Face à la hausse du prix de l’énergie les maires rognent sur les services publics

Actualité
le 16 Mai 2022
10

Plusieurs maires des Bouches-du-Rhône voient leurs factures exploser avec l'augmentation du prix de l'électricité et du gaz. Fermeture de piscine, réduction des effectifs, annulation de projets, ils doivent alors choisir où faire des économies, parfois au détriment du service public.

La piscine municipale de Cabriès n
La piscine municipale de Cabriès n'ouvrira pas ses portes pour la saison estivale 2022. (Photo : SL)

La piscine municipale de Cabriès n'ouvrira pas ses portes pour la saison estivale 2022. (Photo : SL)

En bordure de la forêt communale de Cabriès, le complexe Raymond-Martin est le point de ralliement des sportifs. Les skateurs croisent les danseurs de zumba et les judokas peuvent observer les matchs de tennis. L’été, les administrés peuvent aussi venir se baigner et se prélasser sur la pelouse près des bassins municipaux. Mais cette année, les grilles de la piscine resteront closes. En voyant exploser sa facture d’électricité, la maire de la petite ville située entre Aix-en-Provence et Marseille a choisi de sacrifier la baignade pour l’été 2022. “Au 1er mai, je suis déjà à plus de 350 000 euros de dépenses d’énergie. C’est la facture de toute l’année 2021 !”, s’étouffe Amapola Ventron, maire Génération Ecologie et vice-présidente de la métropole dans la majorité de Martine Vassal.

• [ENREGISTREMENTS PRÉSENTÉS]:
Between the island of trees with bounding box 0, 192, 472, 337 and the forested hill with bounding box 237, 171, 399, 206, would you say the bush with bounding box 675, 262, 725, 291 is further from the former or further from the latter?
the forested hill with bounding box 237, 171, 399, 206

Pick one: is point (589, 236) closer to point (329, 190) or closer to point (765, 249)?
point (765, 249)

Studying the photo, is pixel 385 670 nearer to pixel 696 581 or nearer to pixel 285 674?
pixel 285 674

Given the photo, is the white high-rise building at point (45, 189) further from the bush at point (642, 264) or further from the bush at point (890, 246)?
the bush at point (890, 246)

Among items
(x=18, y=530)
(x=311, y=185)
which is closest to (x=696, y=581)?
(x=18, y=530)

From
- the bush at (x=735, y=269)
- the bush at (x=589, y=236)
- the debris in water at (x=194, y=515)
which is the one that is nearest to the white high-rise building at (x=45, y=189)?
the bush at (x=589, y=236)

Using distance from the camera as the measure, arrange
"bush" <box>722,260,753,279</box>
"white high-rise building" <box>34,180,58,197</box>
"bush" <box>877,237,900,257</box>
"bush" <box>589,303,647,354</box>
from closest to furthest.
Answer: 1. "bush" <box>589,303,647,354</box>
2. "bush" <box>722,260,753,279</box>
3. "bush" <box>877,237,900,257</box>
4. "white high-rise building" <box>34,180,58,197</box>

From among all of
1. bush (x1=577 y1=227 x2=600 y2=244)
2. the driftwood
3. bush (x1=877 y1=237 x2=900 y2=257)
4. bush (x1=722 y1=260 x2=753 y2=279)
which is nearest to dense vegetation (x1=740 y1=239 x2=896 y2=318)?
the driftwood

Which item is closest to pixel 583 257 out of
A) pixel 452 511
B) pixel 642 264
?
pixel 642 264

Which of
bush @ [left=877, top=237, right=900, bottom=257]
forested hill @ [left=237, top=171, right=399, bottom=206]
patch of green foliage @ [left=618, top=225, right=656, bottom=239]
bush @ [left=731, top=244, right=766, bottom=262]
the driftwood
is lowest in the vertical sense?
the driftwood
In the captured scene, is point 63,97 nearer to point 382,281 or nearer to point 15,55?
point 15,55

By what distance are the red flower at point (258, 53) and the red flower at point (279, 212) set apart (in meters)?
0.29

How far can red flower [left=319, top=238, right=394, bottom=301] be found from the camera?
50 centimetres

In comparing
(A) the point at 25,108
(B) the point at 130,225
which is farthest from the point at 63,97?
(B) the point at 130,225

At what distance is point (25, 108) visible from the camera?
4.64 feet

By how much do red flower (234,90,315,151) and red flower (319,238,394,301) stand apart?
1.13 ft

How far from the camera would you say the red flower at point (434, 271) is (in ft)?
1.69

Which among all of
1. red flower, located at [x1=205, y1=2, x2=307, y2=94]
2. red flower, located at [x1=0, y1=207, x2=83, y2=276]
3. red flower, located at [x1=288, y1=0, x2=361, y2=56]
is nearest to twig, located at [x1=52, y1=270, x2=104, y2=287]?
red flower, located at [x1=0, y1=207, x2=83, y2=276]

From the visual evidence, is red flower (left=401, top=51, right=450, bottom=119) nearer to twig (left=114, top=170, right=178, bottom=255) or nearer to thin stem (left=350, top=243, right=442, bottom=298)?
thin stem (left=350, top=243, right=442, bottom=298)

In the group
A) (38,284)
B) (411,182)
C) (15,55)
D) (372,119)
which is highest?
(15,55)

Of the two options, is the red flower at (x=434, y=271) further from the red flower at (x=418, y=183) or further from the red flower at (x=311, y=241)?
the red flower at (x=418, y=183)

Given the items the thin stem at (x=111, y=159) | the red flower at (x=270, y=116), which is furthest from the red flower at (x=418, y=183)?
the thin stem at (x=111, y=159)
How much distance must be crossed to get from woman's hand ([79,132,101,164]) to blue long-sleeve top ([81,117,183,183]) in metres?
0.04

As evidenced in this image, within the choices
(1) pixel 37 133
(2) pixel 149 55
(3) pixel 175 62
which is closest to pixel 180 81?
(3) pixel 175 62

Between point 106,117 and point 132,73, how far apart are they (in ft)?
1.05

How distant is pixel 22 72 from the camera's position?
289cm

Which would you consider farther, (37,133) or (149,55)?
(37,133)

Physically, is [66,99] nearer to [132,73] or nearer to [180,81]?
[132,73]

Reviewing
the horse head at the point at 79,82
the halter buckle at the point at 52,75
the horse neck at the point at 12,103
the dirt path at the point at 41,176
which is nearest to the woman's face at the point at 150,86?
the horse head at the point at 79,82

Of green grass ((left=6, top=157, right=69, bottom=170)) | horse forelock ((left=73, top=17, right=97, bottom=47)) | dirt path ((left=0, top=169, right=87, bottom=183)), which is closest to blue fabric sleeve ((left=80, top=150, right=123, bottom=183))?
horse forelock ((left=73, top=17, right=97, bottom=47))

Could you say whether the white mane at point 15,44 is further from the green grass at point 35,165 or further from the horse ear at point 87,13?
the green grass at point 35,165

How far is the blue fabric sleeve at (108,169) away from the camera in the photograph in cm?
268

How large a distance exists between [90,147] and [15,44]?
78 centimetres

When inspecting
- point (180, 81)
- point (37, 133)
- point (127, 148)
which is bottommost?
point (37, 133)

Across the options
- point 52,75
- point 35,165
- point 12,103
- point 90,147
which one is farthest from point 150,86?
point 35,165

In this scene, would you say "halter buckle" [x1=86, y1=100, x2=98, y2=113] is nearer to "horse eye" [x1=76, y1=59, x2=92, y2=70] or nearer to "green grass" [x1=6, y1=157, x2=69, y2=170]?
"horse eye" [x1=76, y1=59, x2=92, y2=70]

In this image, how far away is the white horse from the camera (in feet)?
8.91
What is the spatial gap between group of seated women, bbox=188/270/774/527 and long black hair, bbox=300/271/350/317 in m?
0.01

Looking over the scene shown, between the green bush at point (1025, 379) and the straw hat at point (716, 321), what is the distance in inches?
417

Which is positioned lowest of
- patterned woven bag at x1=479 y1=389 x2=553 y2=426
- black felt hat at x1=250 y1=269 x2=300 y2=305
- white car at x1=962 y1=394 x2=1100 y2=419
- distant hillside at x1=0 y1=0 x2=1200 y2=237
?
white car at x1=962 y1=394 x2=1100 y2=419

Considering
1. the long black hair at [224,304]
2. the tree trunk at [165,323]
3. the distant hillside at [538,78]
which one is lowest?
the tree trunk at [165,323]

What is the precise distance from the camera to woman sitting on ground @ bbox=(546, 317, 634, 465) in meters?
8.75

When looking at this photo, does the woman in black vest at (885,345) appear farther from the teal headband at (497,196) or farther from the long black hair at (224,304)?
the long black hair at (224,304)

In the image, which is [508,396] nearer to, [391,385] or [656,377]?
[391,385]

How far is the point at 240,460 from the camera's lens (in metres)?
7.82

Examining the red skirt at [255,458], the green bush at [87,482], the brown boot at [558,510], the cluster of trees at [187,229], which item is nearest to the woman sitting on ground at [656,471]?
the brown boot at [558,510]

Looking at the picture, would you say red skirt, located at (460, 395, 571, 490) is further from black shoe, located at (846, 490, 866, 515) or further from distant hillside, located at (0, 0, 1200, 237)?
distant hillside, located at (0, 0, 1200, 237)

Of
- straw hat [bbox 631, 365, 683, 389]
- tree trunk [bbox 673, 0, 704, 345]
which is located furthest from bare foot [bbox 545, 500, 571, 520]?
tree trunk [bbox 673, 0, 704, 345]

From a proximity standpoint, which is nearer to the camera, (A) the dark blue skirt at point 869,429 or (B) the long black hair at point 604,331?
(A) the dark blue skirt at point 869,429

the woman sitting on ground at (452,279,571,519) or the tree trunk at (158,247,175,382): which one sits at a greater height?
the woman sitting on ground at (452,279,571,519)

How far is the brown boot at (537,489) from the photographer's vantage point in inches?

• [ÉNONCÉ 1]:
Réécrivez l'article sur la hausse du prix de l'énergie de « Plusieurs maires des » à « du service public. », en changeant « Bouches-du-Rhône » en « Var ».
• [ÉNONCÉ 2]:
Énumérez les mesures d'économie que l'article sur la hausse du prix de l'énergie attribue aux maires dans son chapeau introductif.

• [CORRIGÉ 1]:
Plusieurs maires des Var voient leurs factures exploser avec l'augmentation du prix de l'électricité et du gaz. Fermeture de piscine, réduction des effectifs, annulation de projets, ils doivent alors choisir où faire des économies, parfois au détriment du service public.

• [CORRIGÉ 2]:
Fermeture de piscine, réduction des effectifs, annulation de projets.